== SELECTED PASSAGE ==
______

Last week, we saw yet another proposal in Congress to resolve law enforcement’s supposed “growing dark” issue — including the FBI’s misguided belief that encryption can be weakened just enough to catch the “bad guys” without harming the innocent. Under this approach, Congress would create a “National Commission on Security and Technology Challenges” to examine the impact of encryption on law enforcement, including the issues raised in the current Apple case.

On the surface, the idea of a commission may seem like a reasonable idea. After all, if we bring together “experts,” isn’t it likely they’ll come to the right conclusions?

But, despite the good intentions of the bill sponsors, Sen. Warner (D-Va.) and Rep. McCaul (R-Texas), we don’t think so. As drafted, the ACLU, along with advocacy groups including the Electronic Frontier Foundation, opposes the commission.

If history is any indication, commissions are often susceptible to partisan politics, inefficiency, errors, and bias. In this case, the scope, authorities, and makeup of the commission suggest it will be vulnerable to these pitfalls. There are several reasons for this.

First, its overly broad mission threatens to open up a Pandora’s box of bad ideas. The bill explicitly allows the commission to recommend revisions to existing warrant and wiretap statutes, additional “tools” that law enforcement and national security agencies could use to adapt to encryption advances, and ways for the private sector to make it more difficult for terrorists to use communications technologies. This would allow the commission to recommend expansions to NSA authorities or revisions to well-settled statutes, such as the Wiretap Act, which have protected the rights of Americans for decades. Or, it could propose that companies take steps that are ostensibly targeted at terrorist use of social media but, as a practical matter, actually undermine First Amendment principles for everyone. Examination of these issues by a body that is not accountable to the public could set back — rather than advance — the current debate.

Second, the bill grants disturbingly broad subpoena authority to the commission. The proposed bill would grant the commission the power to subpoena any information that is considered “materially relevant” to its duties. For example, the commission could require companies to turn over the technical specs of future or current encrypted products, journalists to reveal how they use encryption to communicate, or whistleblowers to disclose information that they may have provided in confidence.

______

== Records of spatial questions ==
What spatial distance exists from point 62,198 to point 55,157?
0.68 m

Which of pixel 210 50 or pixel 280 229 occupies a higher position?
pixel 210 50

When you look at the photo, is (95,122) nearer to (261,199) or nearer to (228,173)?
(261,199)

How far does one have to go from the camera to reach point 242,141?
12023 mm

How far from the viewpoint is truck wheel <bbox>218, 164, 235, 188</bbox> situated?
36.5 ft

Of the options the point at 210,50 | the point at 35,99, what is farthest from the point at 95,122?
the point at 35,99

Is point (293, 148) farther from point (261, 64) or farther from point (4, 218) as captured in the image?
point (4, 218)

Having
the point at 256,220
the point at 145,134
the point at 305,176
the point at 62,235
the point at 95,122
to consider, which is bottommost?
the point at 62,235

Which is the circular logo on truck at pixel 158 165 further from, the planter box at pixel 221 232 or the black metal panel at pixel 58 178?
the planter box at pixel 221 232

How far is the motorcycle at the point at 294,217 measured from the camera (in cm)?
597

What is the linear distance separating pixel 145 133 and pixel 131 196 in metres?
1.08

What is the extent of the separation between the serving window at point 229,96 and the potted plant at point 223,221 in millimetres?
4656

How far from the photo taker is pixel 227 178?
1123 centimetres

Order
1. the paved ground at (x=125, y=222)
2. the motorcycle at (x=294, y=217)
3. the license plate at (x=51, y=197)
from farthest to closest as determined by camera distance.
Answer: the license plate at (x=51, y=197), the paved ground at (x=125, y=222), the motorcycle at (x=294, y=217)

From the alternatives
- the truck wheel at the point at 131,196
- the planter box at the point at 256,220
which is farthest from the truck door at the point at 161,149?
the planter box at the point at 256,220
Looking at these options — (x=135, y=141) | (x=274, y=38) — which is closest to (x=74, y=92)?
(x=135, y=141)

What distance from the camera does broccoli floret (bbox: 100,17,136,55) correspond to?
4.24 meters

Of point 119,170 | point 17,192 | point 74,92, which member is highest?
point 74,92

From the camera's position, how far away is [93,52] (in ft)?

______

== SHORT TASK ==
Edit the passage on the proposed encryption commission from "Last week, we" to "current Apple case." by replacing "FBI" with "Justice Department", and write out that portion again. The records have no connection to the text.

== WRITTEN SOLUTION ==
Last week, we saw yet another proposal in Congress to resolve law enforcement’s supposed “growing dark” issue — including the Justice Department’s misguided belief that encryption can be weakened just enough to catch the “bad guys” without harming the innocent. Under this approach, Congress would create a “National Commission on Security and Technology Challenges” to examine the impact of encryption on law enforcement, including the issues raised in the current Apple case.